There a gap here.  I've been looking for weeks, for some hours each day for good blogs reviewing chip music and have found maybe... 2.

Seriously.

Some chip stuff does end up on general music blogs, personally I think that's a far more vital objective than having a chip music review site.  Most likely it'd only be read by other chip musicians.

Offline
Unsubscribe

Yea thats another reason why i dont review stuff, If I dont like it, I dont post it. Everything on tctd should be seen as tacit approval. Who cares about what i think about it otherwise?

Offline

Good luck with getting a review. My latest album got something like 3 reviews and that's all. The funniest is that every websites and blogs I contacted never reviewed it or even replied to me. The best way is to bribe 4mat so he talks about you during an interview of his.

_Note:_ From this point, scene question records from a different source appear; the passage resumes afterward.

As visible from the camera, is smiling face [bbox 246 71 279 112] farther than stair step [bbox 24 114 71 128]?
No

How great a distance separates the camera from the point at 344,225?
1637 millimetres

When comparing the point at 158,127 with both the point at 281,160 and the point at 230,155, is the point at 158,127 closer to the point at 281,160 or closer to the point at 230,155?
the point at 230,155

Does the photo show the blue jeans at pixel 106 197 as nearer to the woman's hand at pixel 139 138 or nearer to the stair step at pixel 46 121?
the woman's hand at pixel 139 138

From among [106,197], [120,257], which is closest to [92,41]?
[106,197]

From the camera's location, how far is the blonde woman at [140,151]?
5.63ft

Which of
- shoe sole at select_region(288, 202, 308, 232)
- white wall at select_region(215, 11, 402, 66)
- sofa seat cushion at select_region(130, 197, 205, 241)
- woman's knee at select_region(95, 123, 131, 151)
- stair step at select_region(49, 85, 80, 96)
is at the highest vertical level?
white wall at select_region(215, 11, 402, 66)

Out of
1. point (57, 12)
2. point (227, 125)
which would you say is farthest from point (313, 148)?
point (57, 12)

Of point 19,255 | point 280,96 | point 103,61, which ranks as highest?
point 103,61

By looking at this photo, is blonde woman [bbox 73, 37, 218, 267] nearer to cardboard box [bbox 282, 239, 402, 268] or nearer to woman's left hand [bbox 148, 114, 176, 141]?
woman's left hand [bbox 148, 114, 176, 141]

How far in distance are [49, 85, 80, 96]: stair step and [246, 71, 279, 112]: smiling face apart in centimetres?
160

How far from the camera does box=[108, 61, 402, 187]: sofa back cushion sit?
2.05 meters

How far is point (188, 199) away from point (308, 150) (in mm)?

Some of my friends tried it, emailed a bunch of e-mags they were actually following and they had enough luck to be picked (yes, I believe it's luck, no I don't make crappy music... NO... NO... insertsadface) so just try it but not too much, you don't want your name to be on some kind of worldwide blacklist (and yes, I'm pretty sure there are blacklists! and aliens!)

My advice would be you burn your music on CDR and send with some nice coverarts to some coolkids(tm). It's like a bribe, without being a bribe, but still is a bribe.

Offline
San Diego, CA

I think playing shows is kind of huge in terms of getting reviewed, simply because it forces the people there to form an opinion one way or another through sheer volume (of sound). I wouldn't say that I'm well known (at all!) in the chipmusic community, but both Mike Bleeds and I are getting at least modestly well known in our local scene simply because we've been playing a ton of shows lately.

Having someone come up to you after a show to tell you that your stuff was great or that it was shit means so much more to me right now than having someone write about it on a website, simply because there's so much music out there (not that having stuff written about me or Mike isn't cool!). It's actually pretty rare that anyone is impressed with a band enough to go up to them and tell them what they thought, so the fact that it happens at all means that at least the music had some sort of effect on people!

And reviews nowadays are really just reference bombs because it's so hard to get someone's opinion of music without having them reference other bands. That's just how it goes now. It's not that anyone's lazy -- it's just that people have seriously developed a vocabulary of music critique that relies on comparison to other music!

EDIT: It seems that lots of reviews and coverage on the internet is really just right place, right time. As an example -- a local band named TV Girl got coverage on Pitchfork for sampling a song and playing some drums over it and singing. They've played all of 4 shows around here and have like 2 EPS with 4 tracks each, whereas my friend's band Jamuel Saxon has been playing shows in San Diego for 3 years and have only recently won nominations/awards for electronic music locally. The internet is really fickle, and it kind of reinforces my opinion that local pull is a lot more important than internet recognition, especially considering that internet recognition these days is really just getting a link put on a blog.

Last edited by spacetownsavior (Nov 4, 2011 8:40 pm)

Offline
Brighton | Portsmouth | UK

if you want an ego boost I don't mind lending a hand thar, hyperbole is one thing I'm good at

Offline

Actually, spacetown has a point. It's rare that people come to you and tell you that your music is good.
Still, did it happen after you released your latest release? At least, I've done it, it's great no?